## ACTIVITY
From the records below, please repeat exactly the line that has "[camera-trap image, curated labels]", the line that has "common name: domestic cow", and every line between them, and nothing else.

--- INPUT MATERIAL Enclosed Below ---

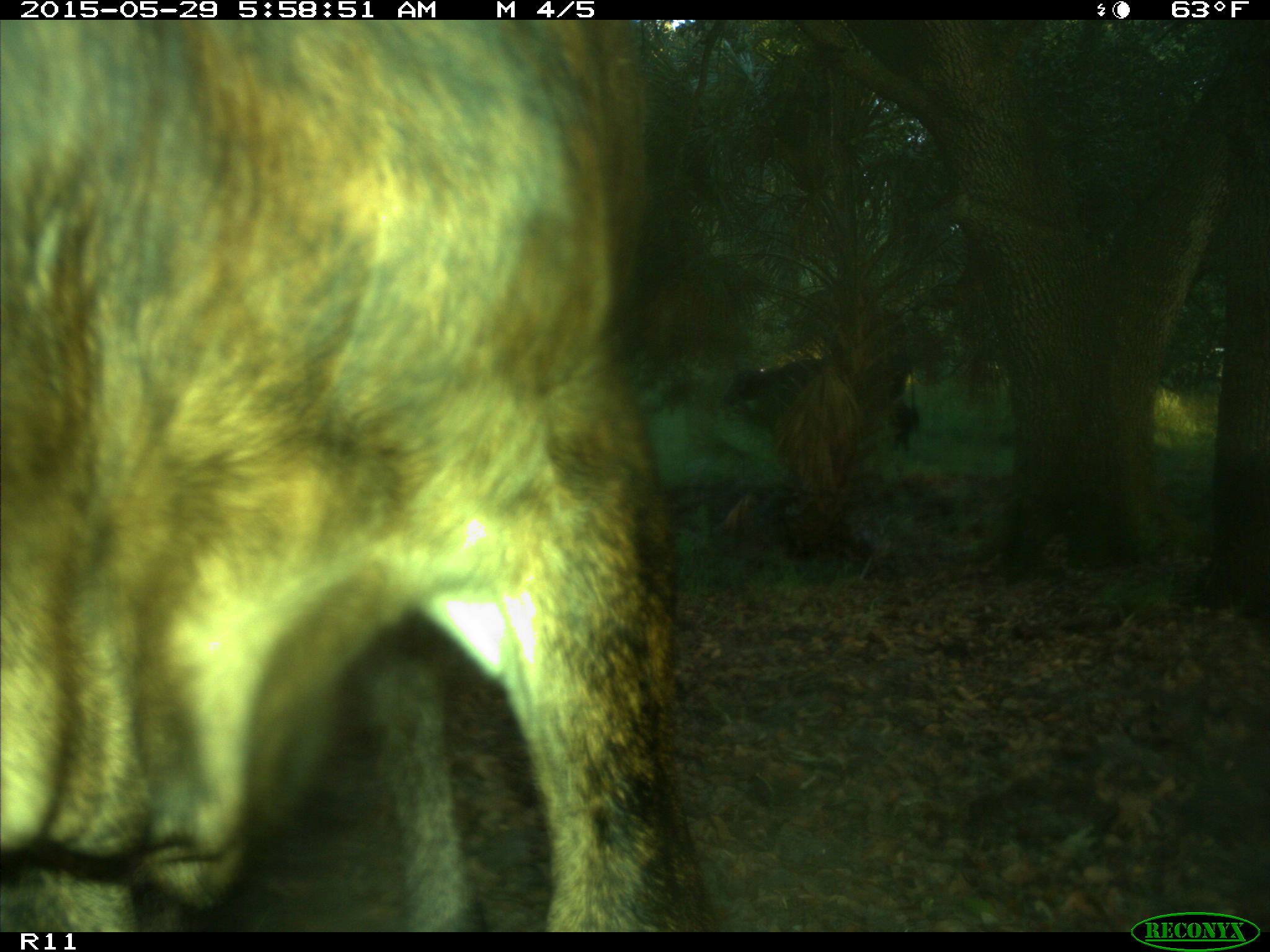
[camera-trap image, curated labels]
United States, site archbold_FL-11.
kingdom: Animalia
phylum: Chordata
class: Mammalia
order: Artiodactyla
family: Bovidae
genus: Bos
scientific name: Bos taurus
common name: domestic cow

--- End of Enclosed INPUT MATERIAL ---
--- INPUT MATERIAL Enclosed Below ---

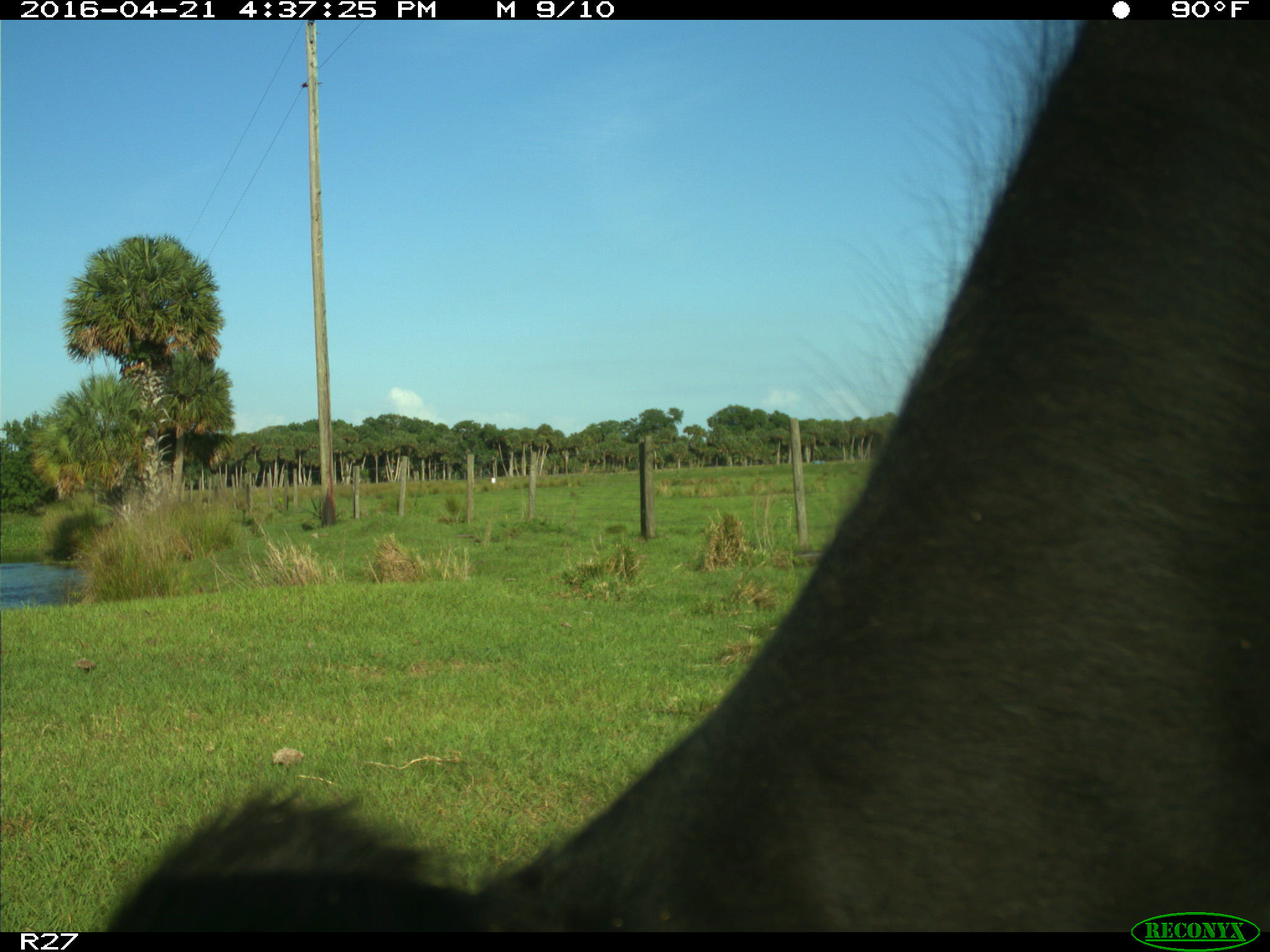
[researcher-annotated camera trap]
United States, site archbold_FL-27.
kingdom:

--- End of Enclosed INPUT MATERIAL ---

## RESULT FOR THIS TASK
[camera-trap image, curated labels]
United States, site archbold_FL-11.
kingdom: Animalia
phylum: Chordata
class: Mammalia
order: Artiodactyla
family: Bovidae
genus: Bos
scientific name: Bos taurus
common name: domestic cow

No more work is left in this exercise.